Latihan A: Salin kata demi kata bagian artikel tentang Aditya dari "Wisata Rasa Aditya" sampai "Perserikatan Bangsa-Bangsa (UNWTO).".
Latihan B: Tulis ulang paragraf artikel tentang Aditya yang diawali "Walau sudah dikenal" sebagai daftar berbutir yang lebih ringkas, tanpa menghilangkan fakta utamanya.

Wisata Rasa Aditya
Kecintaan pada perjalanan dan pengalaman kuliner mengantar Aditya Amaranggana menemukan arah baru dalam rintisan karier, juga mimpi masa depannya.
Saat ditemui akhir Juni lalu di Jakarta, Aditya Amaranggana baru saja pulang dari Ubud, Bali. Di sana, ia bertugas melakukan pengkajian (assessment) di bawah bendera Organisasi Pariwisata Dunia Perserikatan Bangsa-Bangsa (UNWTO).
Gadis yang 8 Juli esok berulang tahun ke-30 itu mengunjungi Ubud karena Pemerintah RI lewat Kementerian Pariwisata mengajukan proposal untuk menjadikan daerah itu sebagai tujuan wisata gastronomi dunia. Proposal diajukan ke tempat Aditya bekerja sebagai Project Associate Tourism Intelligence and Competitiveness UNWTO, yang berkedudukan di Madrid, Spanyol.
Saat bertemu, Aditya tampak kasual dengan balutan blus tak berlengan motif batik, yang dia padukan dengan celana kulot tiga perempat. Dia bilang, sudah lama dia rindu panas terik dan hiruk-pikuk kota Jakarta.
Tak heran, saat sesi pemotretan di Taman Langsat di kawasan Kebayoran Baru, Jakarta, dia pun makin bersemangat. Ia kagum pada transformasi taman, yang dulu kerap dia lewati itu.
Taman yang dulu, menurut dia, biasa-biasa saja dan cenderung tak terurus, kini berubah sangat rindang dengan pepohonan tinggi. Lengkap dengan kolam berair jernih berisi tanaman teratai di tengah taman. Dua bebek juga tampak riang bermain di kolam itu.
Tentu Aditya pun bersemangat ketika kami berbincang soal pekerjaan dan proyek yang ditanganinya. Menurut dia, jika Indonesia berhasil mendapatkan pengakuan UNWTO atas Ubud sebagai lokasi tujuan wisata gastronomi dunia, hal itu akan sangat menguntungkan banyak pihak.
Tak hanya, para chef atau pemilik restoran, tetapi juga sampai ke tingkat petani penyedia dan pemasok bahan makanan di daerah setempat.
Walau sudah dikenal di beberapa negara, terutama negara maju, wisata gastronomi relatif masih belum banyak diterapkan di banyak negara. Dalam wisata gastronomi, para wisatawan tak hanya disuguhi beragam kuliner lezat, tetapi juga beragam cerita dan pengalaman, mulai dari bahan makanan itu dipanen petani hingga tersaji di atas meja makan.
Para wisatawan bisa mengalami sendiri dan ikut berbelanja ke pasar tradisional, mendengar cerita tentang asal-usul atau filosofi dari satu menu, serta mencicipi sendiri kelezatannya.

Bahan yang Diberikan:
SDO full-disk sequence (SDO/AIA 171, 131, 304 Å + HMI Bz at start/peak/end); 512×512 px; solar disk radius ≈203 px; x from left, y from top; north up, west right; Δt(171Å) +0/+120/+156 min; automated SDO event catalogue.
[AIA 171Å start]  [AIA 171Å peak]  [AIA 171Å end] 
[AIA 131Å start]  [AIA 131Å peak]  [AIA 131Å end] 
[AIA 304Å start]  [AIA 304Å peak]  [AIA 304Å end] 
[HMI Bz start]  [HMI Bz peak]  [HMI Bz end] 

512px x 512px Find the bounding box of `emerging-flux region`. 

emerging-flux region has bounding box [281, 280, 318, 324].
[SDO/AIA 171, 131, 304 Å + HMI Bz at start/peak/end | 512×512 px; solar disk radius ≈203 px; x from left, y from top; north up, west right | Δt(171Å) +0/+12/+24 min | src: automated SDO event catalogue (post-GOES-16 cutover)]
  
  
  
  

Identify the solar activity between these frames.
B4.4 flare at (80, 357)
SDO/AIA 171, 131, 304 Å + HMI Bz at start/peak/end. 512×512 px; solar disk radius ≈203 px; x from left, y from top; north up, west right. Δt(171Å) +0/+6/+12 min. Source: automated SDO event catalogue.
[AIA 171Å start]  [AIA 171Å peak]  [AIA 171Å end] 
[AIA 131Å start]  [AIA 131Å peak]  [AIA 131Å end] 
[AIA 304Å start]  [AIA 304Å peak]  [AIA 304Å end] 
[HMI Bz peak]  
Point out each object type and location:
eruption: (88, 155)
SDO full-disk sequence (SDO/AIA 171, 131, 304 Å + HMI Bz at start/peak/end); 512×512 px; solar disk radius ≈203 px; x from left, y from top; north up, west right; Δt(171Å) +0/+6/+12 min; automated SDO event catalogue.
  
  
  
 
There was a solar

Jawaban A:
Wisata Rasa Aditya
Kecintaan pada perjalanan dan pengalaman kuliner mengantar Aditya Amaranggana menemukan arah baru dalam rintisan karier, juga mimpi masa depannya.
Saat ditemui akhir Juni lalu di Jakarta, Aditya Amaranggana baru saja pulang dari Ubud, Bali. Di sana, ia bertugas melakukan pengkajian (assessment) di bawah bendera Organisasi Pariwisata Dunia Perserikatan Bangsa-Bangsa (UNWTO).

Jawaban B:
- Wisata gastronomi sudah dikenal di beberapa negara, terutama negara maju, tetapi relatif masih belum banyak diterapkan di banyak negara.
- Wisatawan tidak hanya disuguhi beragam kuliner lezat.
- Wisatawan juga mendapat cerita dan pengalaman, dari bahan makanan dipanen petani hingga tersaji di meja makan.